Vistas así las cosas, considera la Sala, que le asiste razón al Banco recurrente en sus alegatos, pues en el sub examine, el ingreso base de liquidación se obtiene con fundamento en lo preceptuado en el artículo 21 de la Ley 100 de 1993, en la medida que cuando entró en vigencia esta última normatividad, a la activa le faltaban más de 10 años para adquirir el derecho pensional de la Ley 33 de 1985, específicamente 14 años, por cuanto el último requisito para alcanzar su estatus pensional, relacionado con la edad, lo cumplía hasta el mes de marzo de 2008, ya que para el 1° de abril de 1994, tenía cumplidos 40 años, lo que implicaba remitirse a dicha normativa, pues el régimen de transición contemplado en el artículo 36 de la Ley 100 de 1993, tan solo preservó del régimen anterior, la edad, el tiempo y el monto de la prestación, más no así, en lo relacionado con el ingreso base de liquidación de la pensión, tal como lo ha sostenido el criterio reiterado de esta Sala de la Corte, en sentencia CSJ SL, 15 feb. 2011, rad. 43336.

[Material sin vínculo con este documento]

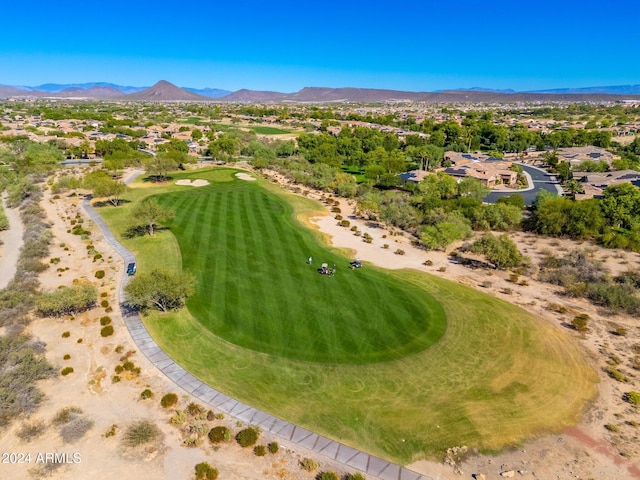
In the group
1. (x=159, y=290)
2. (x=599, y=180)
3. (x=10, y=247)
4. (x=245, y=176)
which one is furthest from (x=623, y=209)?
(x=10, y=247)

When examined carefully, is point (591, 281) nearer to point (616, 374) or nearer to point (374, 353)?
point (616, 374)

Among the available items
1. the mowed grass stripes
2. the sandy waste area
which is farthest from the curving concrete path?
the mowed grass stripes

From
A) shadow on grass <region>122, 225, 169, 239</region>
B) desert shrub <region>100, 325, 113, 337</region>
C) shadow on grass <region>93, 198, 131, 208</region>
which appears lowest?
desert shrub <region>100, 325, 113, 337</region>

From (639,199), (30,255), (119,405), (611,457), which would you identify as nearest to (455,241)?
(639,199)

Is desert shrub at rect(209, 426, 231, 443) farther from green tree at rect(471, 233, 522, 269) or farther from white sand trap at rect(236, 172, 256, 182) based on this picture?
white sand trap at rect(236, 172, 256, 182)

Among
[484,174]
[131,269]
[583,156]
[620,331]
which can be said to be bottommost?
[620,331]

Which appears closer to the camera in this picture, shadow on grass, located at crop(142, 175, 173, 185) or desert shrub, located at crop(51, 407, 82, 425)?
desert shrub, located at crop(51, 407, 82, 425)

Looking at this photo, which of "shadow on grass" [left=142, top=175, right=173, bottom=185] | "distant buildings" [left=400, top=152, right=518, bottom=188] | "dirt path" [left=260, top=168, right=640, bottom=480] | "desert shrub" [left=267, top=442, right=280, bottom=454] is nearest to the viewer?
"dirt path" [left=260, top=168, right=640, bottom=480]

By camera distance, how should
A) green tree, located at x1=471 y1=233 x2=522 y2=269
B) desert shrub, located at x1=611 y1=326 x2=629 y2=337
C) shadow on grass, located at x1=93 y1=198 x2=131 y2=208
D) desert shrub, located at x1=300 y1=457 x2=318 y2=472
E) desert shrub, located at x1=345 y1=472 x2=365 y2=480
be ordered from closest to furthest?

Relevante es rememorar, que en un asunto de contornos esencialmente parecidos, e incluso contra la misma entidad demandada, esta Corporación adoctrinó en la sentencia CSJ SL, 18 may. 2016, rad. 48765, lo siguiente: Como es sabido, para el caso de los beneficiarios del régimen de transición, el Ingreso Base de Liquidación corresponde al lapso temporal que se debe tomar para establecer el promedio de los ingresos salariales o base de cotización para liquidar toda pensión, el cual se debe definir de conformidad con la nueva normatividad, caso distinto al “monto” porcentual de la prestación que es uno de los elementos que si se conservan del sistema anterior por virtud de la transición y que tiene que ver con el del IBL que antes se preveía. De tal forma que, el IBL para todas las pensiones de jubilación otorgadas bajo el citado régimen de la transición debe en consecuencia determinarse conforme a las reglas establecidas en los Arts. 36 inc. 3° y 21 de la L. 100/1993, que no establecieron ninguna excepción o salvedad en este puntual aspecto, sin que sea dable excluir de estas pautas a aquellas personas que durante ese lapso no devengaron ni cotizaron suma alguna.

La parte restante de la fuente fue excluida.